Edward Morgan Forster was born in London in 1879, attended Tonbridge School as a day boy, and went on to King's College, Cambridge, in 1897. With King's he had a lifelong connection and was elected to an Honorary Fellowship in 1946. He declared that his life as a whole had not been dramatic, and he was unfailingly modest about his achievements.

Interviewed by the BBC on his eightieth birthday, he said: 'I have not written as much as I'd like to... I write for two reasons: partly to make money and partly to win the respect of people whom I respect... I had better add that I am quite sure I am not a great novelist.' Eminent critics and the general public have judged otherwise and in his obituary The Times called him 'one of the most esteemed English novelists of his time'.

He wrote six novels, four of which appeared before the First World War, Where Angels Fear to Tread (1905), The Longest Journey (1907), A Room with a View (1908), and Howard's End (1910). An interval of fourteen years elapsed before he published A Passage to India. It won both the Prix Femina Vie Heureuse and the James Tait Black Memorial Prize. Maurice, his novel on a homosexual theme, finished in 1914, was published posthumously in 1971.
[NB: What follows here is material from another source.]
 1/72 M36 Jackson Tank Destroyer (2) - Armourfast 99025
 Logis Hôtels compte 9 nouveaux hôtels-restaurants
He also published two volumes of short stories; two collections of essays; a critical work, Aspects of the Novel; The Hill of Devi, a fascinating record of two visits Forster made to the Indian State of Dewas Senior; two biographies; two books about Alexandria (where he worked for the Red Cross in the First World War); and, with Eric Crozier, the libretto for Britten's opera Billy Budd. He died in June 1970.